Apakah Benar Anjing Hitam dan Cicak Harus Dibunuh?

Islamedia  - Apakah ada hadits shahih yang menganjurkan membunuh cicak dan anjing berwarna hitam legam? Jazakallah



Jawaban:

Bismillah wal Hamdulillah wash Shalatu was Salamu ‘ala Rasulillah wa ‘ala Aalihi wa Shahbihi wa man waalah wa ba’d:

Ada dua pertanyaan:

Hadits Tentang Membunuh Cicak

Cicak (Al Wazaghu) adalah salah satu hewan melata yang ada di rumah-rumah umumnya. Keberadaannya sangat mengganggu dan menjijikan bagi umumnya manusia. Mereka akan risih jika dalam lemari pakain, lemari makan, meja makan, kasur, ada cicak di dalamnya bahkan bisa jadi kaget dan histeris. Oleh Karena itu,  Nabi Shallallahu ‘Alaihi wa Sallam menyebut cicak dengan Al Fuwaisiq (si fasiq kecil), hewan kecil yang mengganggu. Al Fuwaisiq adalah bentuk tasghir (pengecilan) dari kata Al Faasiq.

Disebutkan dalam Shahihain sebagai berikut:

عَنْ عَائِشَةَ رَضِيَ اللَّهُ عَنْهَا، أَنَّ النَّبِيَّ صَلَّى اللهُ عَلَيْهِ وَسَلَّمَ، قَالَ: «لِلْوَزَغِ الفُوَيْسِقُ»

Dari ‘Aisyah Radhiallahu ‘Anha, bahwa Nabi Shallallahu ‘Alaihi wa Sallam bersabda  tentang Cicak adalah Al Fuwaisiq. (HR. Bukhari No. 3306, Muslim, 145/2239)

Harmalah –salah satu perawi dalam hadits ini dalam riwayat Muslim- berkata: bahwa ‘Aisyah berkata:

وَلَمْ أَسْمَعْهُ أَمَرَ بِقَتْلِهِ
    
Aku tidak mendengar dari nabi tentang perintah membunuhnya (cicak). (Riwayat Muslim, Ibid)

Apa yang dikatakan ‘Aisyah Radhiallahu ‘Anha juga disebutkan dalam riwayat Imam Al Bukhari. Namun, berbeda dengan ‘Aisyah, justru sahabat Nabi Shalallahu ‘Alaihi wa Sallam –yaitu Sa’ad bin Abi Waqqash Radhiallahu ‘Anhu- menyangka sebaliknya, bahwa Nabi Shallallahu ‘Alaihi wa Sallam memerintahkan untuk membunuhnya.

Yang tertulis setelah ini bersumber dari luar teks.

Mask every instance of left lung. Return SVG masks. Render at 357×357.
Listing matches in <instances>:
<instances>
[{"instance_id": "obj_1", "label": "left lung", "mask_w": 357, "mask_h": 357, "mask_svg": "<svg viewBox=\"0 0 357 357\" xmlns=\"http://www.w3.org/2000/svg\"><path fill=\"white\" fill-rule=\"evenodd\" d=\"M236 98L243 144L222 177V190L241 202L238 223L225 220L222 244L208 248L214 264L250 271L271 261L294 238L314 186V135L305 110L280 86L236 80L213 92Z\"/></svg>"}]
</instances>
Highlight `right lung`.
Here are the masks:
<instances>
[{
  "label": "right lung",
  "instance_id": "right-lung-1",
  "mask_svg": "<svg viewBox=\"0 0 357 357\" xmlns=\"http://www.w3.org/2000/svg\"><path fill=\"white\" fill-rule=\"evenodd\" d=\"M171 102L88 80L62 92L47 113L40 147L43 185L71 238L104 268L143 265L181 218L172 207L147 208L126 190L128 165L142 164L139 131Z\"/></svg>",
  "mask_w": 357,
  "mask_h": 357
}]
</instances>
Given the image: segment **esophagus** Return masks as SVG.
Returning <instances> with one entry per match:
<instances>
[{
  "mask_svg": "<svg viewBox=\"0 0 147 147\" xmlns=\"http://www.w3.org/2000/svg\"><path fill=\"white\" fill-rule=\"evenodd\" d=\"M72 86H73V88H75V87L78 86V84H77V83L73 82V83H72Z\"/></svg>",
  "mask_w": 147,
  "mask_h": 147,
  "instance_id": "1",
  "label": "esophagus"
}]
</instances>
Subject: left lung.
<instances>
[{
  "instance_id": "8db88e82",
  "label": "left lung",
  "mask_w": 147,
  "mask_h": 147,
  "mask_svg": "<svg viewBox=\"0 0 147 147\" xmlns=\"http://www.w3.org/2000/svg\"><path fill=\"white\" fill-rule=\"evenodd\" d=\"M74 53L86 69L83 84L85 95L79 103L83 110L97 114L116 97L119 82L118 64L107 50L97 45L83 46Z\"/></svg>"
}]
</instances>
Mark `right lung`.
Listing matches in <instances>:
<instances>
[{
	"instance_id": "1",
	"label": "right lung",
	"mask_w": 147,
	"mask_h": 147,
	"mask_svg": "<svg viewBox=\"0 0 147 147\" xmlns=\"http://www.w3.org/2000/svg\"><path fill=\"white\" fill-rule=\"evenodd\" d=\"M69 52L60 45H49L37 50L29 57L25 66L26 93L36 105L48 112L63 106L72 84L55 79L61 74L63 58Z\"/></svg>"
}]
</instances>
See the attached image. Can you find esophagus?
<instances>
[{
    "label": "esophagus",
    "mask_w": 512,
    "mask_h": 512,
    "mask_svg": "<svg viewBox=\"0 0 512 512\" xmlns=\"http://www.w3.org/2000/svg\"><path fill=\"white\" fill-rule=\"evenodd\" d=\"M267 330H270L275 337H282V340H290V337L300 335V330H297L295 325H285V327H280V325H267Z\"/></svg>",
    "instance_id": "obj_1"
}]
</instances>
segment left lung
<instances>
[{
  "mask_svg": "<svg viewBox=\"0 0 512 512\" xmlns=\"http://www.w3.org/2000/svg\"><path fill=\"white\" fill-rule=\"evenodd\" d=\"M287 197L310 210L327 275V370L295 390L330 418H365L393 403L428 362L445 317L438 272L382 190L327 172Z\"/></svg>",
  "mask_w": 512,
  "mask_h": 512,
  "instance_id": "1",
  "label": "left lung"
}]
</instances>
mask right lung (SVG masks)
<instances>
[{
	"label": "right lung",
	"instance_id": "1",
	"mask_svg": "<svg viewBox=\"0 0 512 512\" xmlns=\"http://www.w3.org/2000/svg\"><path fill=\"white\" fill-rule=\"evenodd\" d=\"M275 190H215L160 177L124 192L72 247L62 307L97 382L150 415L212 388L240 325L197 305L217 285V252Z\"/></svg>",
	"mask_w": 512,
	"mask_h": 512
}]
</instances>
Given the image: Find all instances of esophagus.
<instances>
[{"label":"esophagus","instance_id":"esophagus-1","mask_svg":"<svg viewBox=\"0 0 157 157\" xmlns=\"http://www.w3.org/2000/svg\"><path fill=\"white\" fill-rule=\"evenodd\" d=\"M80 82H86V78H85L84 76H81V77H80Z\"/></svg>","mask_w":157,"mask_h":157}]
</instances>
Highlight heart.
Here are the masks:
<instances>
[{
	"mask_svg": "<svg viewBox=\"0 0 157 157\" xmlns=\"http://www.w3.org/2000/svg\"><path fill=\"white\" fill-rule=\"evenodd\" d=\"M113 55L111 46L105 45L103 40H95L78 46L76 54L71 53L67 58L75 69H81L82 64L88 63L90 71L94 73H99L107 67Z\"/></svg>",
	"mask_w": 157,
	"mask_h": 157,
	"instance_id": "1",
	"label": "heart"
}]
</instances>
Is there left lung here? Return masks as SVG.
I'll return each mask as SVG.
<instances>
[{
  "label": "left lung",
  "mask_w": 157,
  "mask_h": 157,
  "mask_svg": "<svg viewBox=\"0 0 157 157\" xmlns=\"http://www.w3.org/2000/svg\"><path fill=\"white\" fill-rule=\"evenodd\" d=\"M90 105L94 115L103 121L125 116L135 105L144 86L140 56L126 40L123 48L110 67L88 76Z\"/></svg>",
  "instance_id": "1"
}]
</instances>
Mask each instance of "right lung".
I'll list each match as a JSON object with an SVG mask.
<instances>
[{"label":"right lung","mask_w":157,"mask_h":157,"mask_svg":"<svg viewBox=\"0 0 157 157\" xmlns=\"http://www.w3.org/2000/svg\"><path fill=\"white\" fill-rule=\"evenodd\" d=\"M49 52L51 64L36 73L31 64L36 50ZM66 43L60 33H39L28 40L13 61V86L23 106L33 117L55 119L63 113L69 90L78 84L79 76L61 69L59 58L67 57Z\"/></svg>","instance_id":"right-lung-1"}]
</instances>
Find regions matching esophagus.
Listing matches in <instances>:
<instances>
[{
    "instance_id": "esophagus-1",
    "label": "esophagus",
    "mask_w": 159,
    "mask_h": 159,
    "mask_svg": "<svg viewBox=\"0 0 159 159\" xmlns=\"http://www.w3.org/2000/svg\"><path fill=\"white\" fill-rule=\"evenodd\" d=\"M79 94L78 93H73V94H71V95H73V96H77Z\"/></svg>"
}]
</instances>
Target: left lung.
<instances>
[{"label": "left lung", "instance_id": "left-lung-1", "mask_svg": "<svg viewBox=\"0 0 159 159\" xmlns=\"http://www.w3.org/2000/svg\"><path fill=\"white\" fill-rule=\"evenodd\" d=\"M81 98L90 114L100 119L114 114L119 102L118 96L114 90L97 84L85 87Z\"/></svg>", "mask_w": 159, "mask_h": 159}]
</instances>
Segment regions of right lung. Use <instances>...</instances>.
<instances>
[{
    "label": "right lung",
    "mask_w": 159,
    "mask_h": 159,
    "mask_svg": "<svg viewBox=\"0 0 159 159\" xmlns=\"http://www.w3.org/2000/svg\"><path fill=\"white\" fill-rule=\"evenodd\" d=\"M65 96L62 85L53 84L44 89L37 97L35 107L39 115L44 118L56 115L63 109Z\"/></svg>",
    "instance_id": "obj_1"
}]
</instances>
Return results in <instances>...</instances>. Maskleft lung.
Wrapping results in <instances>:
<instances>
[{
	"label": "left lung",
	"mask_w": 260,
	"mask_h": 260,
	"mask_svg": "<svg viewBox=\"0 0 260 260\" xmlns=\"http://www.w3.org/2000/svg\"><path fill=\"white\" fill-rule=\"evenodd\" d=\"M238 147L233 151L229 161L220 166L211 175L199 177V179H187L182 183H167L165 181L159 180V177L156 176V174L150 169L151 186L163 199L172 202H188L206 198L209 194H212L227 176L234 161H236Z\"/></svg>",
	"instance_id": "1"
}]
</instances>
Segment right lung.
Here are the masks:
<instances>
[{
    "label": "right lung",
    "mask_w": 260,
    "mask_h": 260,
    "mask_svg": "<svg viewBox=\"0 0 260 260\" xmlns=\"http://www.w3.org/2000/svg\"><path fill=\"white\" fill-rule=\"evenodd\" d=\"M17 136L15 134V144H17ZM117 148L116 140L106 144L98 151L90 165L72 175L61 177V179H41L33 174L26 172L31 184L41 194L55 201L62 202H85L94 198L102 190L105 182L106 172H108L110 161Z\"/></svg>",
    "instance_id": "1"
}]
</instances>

Imam Al Bukhari menyebutkan:

وَزَعَمَ سَعْدُ بْنُ أَبِي وَقَّاصٍ أَنَّ النَّبِيَّ صَلَّى اللهُ عَلَيْهِ وَسَلَّمَ أَمَرَ بِقَتْلِهِ

Sa’ad bin Abi Waqqash menyangka bahwa Nabi Shallallahu ‘Alaihi wa Sallam memerintahkan untuk membunuhnya. (HR. Bukhari, Ibid)  

Bagaimanakah yang benar? Yang benar adalah perintah membunuh cicak memang ada. Jika kita kumpulkan berbagai riwayat tentang membunuh cicak akan mendapatkan informasi tersebut, yang justru datangnya juga dari ‘Aisyah Radhiallahu ‘Anha. Dengan kata lain, Aisyah Radhiallahu ‘Anha  juga mengakui perintah membunuh cicak. 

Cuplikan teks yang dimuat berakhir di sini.